Contrast the fate of currency legislation with the package of free trade agreements negotiated by the Bush administration with South Korea, Colombia and Panama. These deals were rushed through both chambers of Congress last week just in time for the visit of South Korea’s president Lee Myung-bak. The Korea and Colombia FTAs were opposed by more than two-thirds of House Democrats, and 64 percent opposed the Panama FTA. Yet, both were approved by the House and Senate and will be signed into law by President Obama later this week.
At best, the administration claims that these deals will support a few tens or hundreds of thousands of jobs that could be created over the next decade (I have estimated that when the effects of growing imports are included, we are likely to lose over 200,000 jobs over the next seven years due to the Korea and Colombia FTAs alone). But the United States has a jobs crisis now. A decade from now, if employment finally recovers, these deals could simply end up moving jobs from one industry to another. FTAs are no answer to the jobs crisis, even in the best case.

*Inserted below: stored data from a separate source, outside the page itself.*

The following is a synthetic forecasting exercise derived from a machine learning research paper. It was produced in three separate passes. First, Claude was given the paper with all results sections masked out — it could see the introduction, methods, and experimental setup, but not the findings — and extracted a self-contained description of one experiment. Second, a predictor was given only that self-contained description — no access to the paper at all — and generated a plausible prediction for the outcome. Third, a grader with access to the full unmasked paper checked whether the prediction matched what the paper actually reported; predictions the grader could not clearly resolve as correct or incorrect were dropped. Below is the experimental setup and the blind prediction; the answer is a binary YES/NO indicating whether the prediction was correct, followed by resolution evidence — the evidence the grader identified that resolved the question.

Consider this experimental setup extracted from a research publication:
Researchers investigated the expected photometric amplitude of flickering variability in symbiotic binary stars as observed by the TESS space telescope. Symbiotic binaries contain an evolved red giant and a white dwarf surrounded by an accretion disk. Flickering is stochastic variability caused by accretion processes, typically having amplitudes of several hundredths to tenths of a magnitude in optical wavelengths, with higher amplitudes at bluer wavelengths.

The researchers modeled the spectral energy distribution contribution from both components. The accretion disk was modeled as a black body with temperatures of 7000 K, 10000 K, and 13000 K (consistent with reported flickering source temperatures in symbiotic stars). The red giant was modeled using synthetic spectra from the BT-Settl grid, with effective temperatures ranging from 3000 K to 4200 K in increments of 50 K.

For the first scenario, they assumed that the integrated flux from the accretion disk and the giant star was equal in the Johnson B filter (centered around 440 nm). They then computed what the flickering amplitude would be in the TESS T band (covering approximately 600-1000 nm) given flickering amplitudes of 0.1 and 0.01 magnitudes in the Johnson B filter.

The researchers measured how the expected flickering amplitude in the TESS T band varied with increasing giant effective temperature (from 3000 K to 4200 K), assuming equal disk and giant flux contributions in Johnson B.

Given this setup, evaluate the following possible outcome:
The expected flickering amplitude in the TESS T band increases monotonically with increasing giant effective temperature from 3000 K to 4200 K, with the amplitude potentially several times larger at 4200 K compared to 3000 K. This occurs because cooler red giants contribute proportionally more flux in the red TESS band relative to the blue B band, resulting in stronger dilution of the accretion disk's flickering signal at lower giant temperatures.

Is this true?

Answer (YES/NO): YES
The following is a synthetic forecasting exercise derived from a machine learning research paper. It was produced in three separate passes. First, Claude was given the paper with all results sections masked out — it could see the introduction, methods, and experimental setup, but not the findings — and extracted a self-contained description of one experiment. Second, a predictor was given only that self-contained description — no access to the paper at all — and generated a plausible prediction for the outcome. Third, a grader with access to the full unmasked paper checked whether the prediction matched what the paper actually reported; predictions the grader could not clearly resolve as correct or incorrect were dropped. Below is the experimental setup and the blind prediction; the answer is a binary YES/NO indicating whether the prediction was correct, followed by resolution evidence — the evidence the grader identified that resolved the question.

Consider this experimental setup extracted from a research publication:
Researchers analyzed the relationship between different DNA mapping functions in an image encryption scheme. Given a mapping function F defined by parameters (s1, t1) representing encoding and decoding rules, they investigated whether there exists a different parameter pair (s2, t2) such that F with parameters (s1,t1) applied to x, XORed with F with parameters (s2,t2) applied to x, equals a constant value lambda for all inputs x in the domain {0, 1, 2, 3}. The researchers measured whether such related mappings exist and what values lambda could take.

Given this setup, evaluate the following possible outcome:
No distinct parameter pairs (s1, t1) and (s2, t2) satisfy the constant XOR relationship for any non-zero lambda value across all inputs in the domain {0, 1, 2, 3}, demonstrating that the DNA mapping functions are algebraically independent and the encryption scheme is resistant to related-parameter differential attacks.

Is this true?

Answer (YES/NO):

Given the jobs crisis, why can’t we pass currency legislation that enjoys broad, bipartisan support? Why are controversial trade deals that will have, at best, a minimal impact on unemployment being rushed through Congress with a full-court press from the White House? The answer is simple. Big business opposes restrictions on China trade because they earn enormous profits on cheap and subsidized imports from China, and because low real wages in China keep a lid on wages of their U.S. workers. And big business favors FTAs, because they make outsourcing easier. So it turns out that the Occupy Wall Street group has it right. When it comes to trade, it’s not about ideology, or politics, it’s about the money.